Preservativos vegan: uma alternativa natural com impacto positivo no ambiente

Apesar dos preservativos tradicionais serem feitos de látex – uma borracha totalmente natural – a maior parte deles utilizam também proteínas animais como a caseína, o que os torna não veganos.

A caseína é uma proteína extraída do leite de cabra ou vaca e é utilizada para amolecer o látex e torná-lo mais confortável de usar.

Como a proteína é retirada diretamente de um mamífero, não é considerada vegana. Os preservativos regulares também são testados em animais, pois são um dispositivo médico e devem passar por ‘testes rigorosos’ para serem certificados.

Existem no mercado ainda alguns preservativos feitos de pele de cordeiro – conhecidos como preservativos naturais. E muitos preservativos padrão são lubrificados para facilitar a utilização e são feitos de uma enzima chamada lactoperoxidase, derivada de lacticínios ou cera de abelha, uma substância derivada de abelhas.

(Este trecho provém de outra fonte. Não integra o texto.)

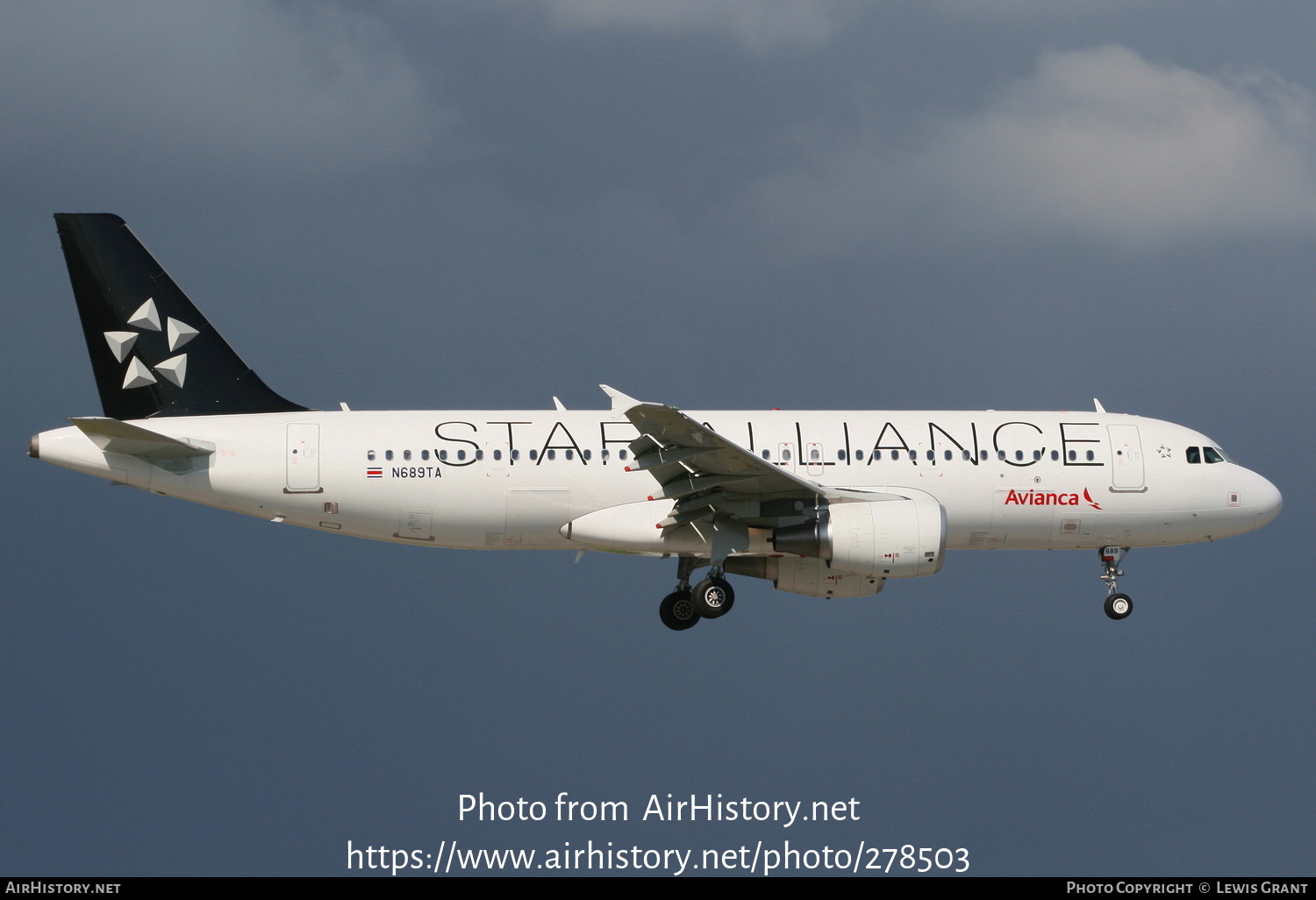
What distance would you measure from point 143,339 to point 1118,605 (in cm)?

Preservativos comuns e o ambiente

Por norma os preservativos vão parar a aterros. Isto, porque apesar do látex ser biodegradável, os aditivos utilizados impedem que os preservativos se degradem e, consequentemente, acabam em pilhas de lixo comum.

Adicionalmente, alguns preservativos são feitos de poliuretano, que é um tipo de plástico, tornando-o também não biodegradável.

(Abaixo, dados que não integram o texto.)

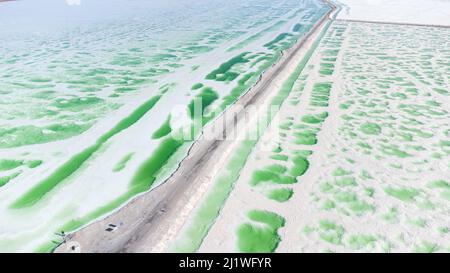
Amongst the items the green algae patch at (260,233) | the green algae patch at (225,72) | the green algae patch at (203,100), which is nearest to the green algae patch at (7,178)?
the green algae patch at (203,100)

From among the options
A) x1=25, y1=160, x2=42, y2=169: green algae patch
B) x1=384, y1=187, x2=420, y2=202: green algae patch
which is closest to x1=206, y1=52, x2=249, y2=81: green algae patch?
x1=25, y1=160, x2=42, y2=169: green algae patch

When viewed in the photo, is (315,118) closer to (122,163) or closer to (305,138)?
(305,138)

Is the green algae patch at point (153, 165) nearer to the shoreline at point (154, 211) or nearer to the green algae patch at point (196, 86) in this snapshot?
the shoreline at point (154, 211)

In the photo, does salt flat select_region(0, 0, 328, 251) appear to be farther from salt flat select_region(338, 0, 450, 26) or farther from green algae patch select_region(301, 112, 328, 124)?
salt flat select_region(338, 0, 450, 26)

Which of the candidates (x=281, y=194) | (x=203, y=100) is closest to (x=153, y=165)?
(x=281, y=194)

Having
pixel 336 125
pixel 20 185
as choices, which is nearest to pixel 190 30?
pixel 336 125

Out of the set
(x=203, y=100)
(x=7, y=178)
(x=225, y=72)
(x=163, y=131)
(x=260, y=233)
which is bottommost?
(x=260, y=233)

Por último, os produtos químicos que são utilizados ​​para fabricar preservativos convencionais e lubrificantes, como benzocaína e lidocaína (anestésicos locais), glicerina (um humectante), corantes e fragrâncias não são puros ou orgânicos.

Se procura uma vida sexual mais natural os preservativos comuns não serão a sua escolha.

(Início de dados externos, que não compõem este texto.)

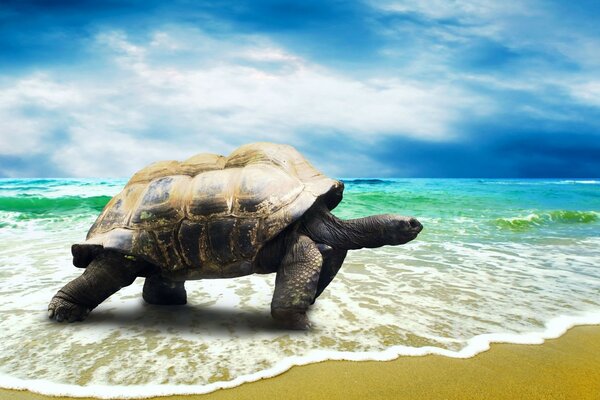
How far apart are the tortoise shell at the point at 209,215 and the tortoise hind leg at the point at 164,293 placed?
0.73m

Sendo os preservativos típicos não veganos, não biodegradáveis ​​e cheios de produtos químicos, como pode ter uma vida sexual sustentável e mais natural?

A resposta pode estar nos preservativos veganos, feitos a partir de látex natural biodegradável derivado da seringueira, os preservativos veganos não contêm produtos ou subprodutos de animais e estão livres dos produtos químicos mencionados anteriormente, com alguns utilizando produtos químicos ou alternativas veganas.

Em vez de caseína, os preservativos veganos utilizam substitutos à base de plantas, como o extrato de cardo, para amolecer a borracha, e muitos também são livres de crueldade animal, o que significa que nenhum animal foi prejudicado durante o processo de fabricação.

E, em vez de lubrificantes feitos a partir de produtos de origem animal, os preservativos veganos contêm um lubrificante à base de água que é livre de parabenos.

Para garantir que compra o contraceptivo certo, todos os preservativos veganos vêm com um logotipo certificado no rótulo como 100% vegano e livre de crueldade por empresas como PETA, The Vegan Society ou The Vegan Action Foundation.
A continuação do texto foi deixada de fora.